Las tensiones entre el régimen de Irán y grupos separatistas kurdos con base en el norte de Irak se han intensificado tras una nueva ola de protestas en territorio iraní y la enérgica represión estatal. El Partido de la Libertad de Kurdistán (PAK) atribuyó a su agrupación ataques contra la Guardia Revolucionaria iraní, según declaraciones a The Associated Press de Jwansher Rafati, representante del PAK.

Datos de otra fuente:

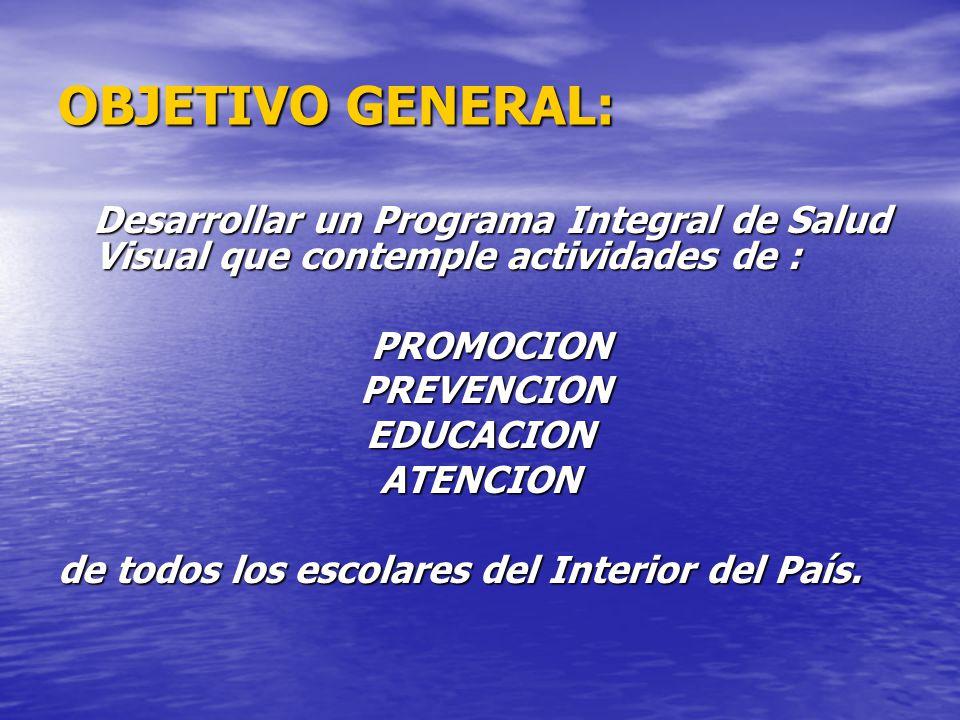 OBJETIVO GENERAL: Desarrollar un Programa Integral de Salud Visual que contemple actividades de : PROMOCION.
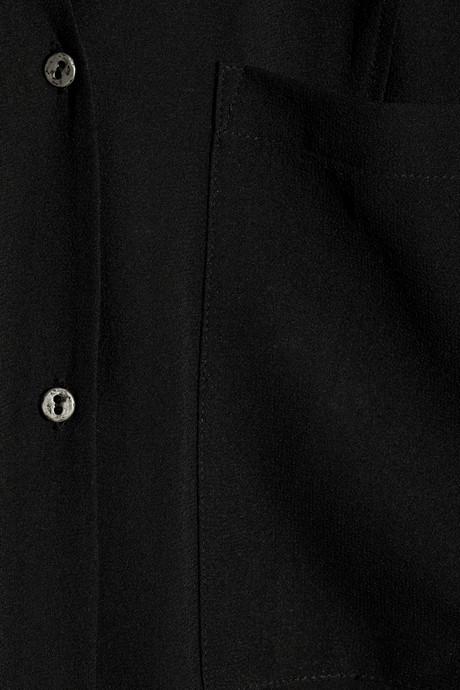 Helmut Lang Ghost silk-chiffon shirt dress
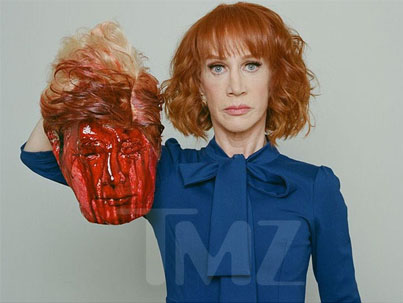 NOT FUNNY: Kathy Griffin 'Beheads' Trump 😱😱😱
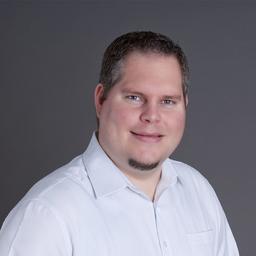 René Marti's profile picture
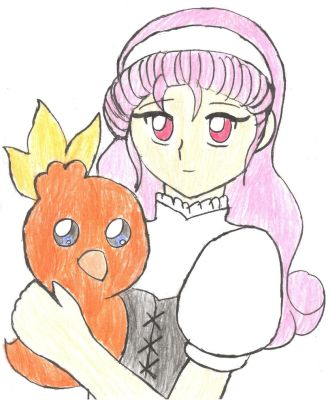 Popuri and  Torchic -Colored- by Chicken-Yuki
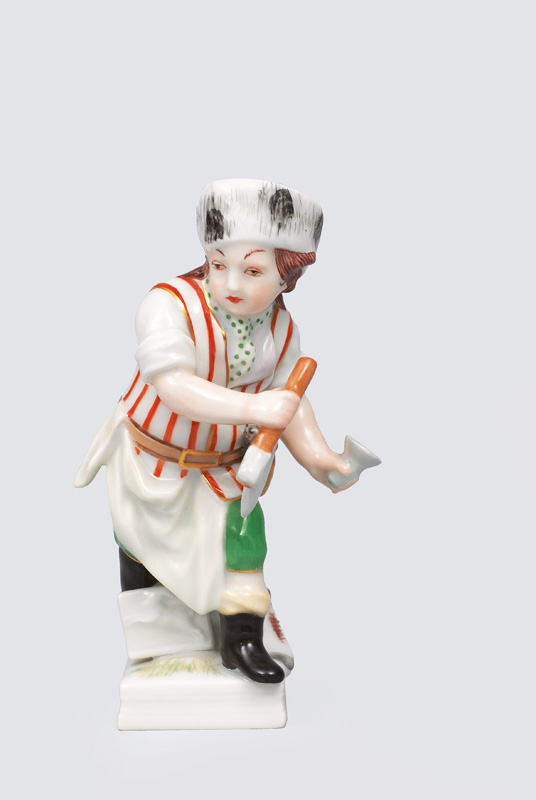 "A month figurine ""December"""
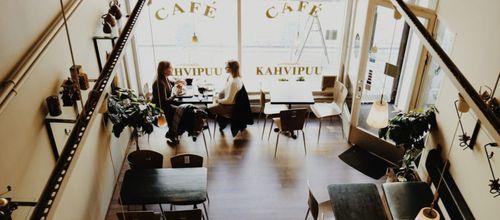20180914-CAFE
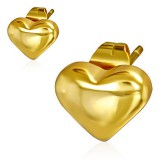 Clous en acier 149 - Gold ip coeur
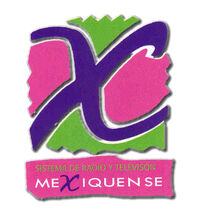 Mexiquense1993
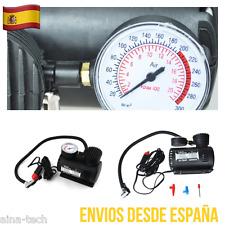 Compresor De Aire Coche 21 Bares 250 Psi 12V Inflador Accesorios Con Manómetro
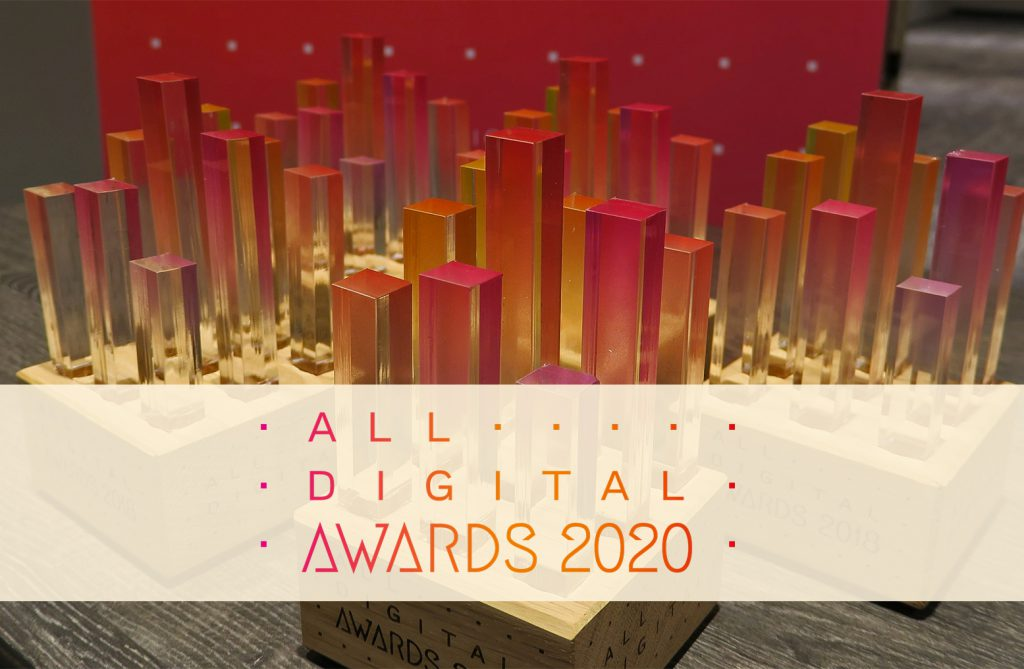 ALL DIGITAL Awards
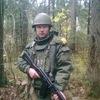 Алексей, 25, г.Панино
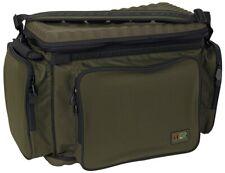 Fox R Series Barrow Bag Standard CLU368 Tasche Trolleytasche Karpfentasche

Rafati afirmó que el Ejército Nacional de Kurdistán, brazo armado del PAK, apoyó las protestas tanto con recursos económicos como mediante operaciones armadas destinadas a proteger a los manifestantes en momentos críticos. Dijo que la organización decidió intervenir al conocer que la Guardia Revolucionaria disparaba directamente contra manifestantes en Ilam, Kermanshah y Firuzkuh, y aseguró que las acciones infligieron “daños significativos” a las fuerzas estatales.
El PAK ha divulgado videos que, según sostiene, muestran ataques a objetivos de la Guardia Revolucionaria, aunque The Associated Press no ha podido verificar de forma independiente el alcance real de esos daños. Rafati señaló que las incursiones fueron realizadas por miembros presentes dentro de Irán y que no hubo desplazamiento de combatientes desde Irak, y advirtió que es probable una respuesta militar iraní contra las bases del PAK en territorio iraquí, donde el grupo tiene presencia desde hace años.
En los últimos meses, las autoridades iraníes han acusado repetidamente a grupos kurdos, incluido el PAK, de perpetrar ataques contra las fuerzas de seguridad. Activistas citados por The Associated Press afirman que la represión estatal a las protestas ha causado más de 2.797 muertos.
La situación resulta especialmente delicada para el Gobierno de Irak por la influencia de Irán en la región y la persistente presencia de agrupaciones opositoras kurdas en el norte iraquí. En 2023, Bagdad y Teherán acordaron desarmar a esas facciones disidentes iraníes y reubicarlas en campamentos controlados por las autoridades iraquíes. Aunque se cerraron bases cercanas a la frontera y se limitó la movilidad de militantes, los grupos han seguido activos.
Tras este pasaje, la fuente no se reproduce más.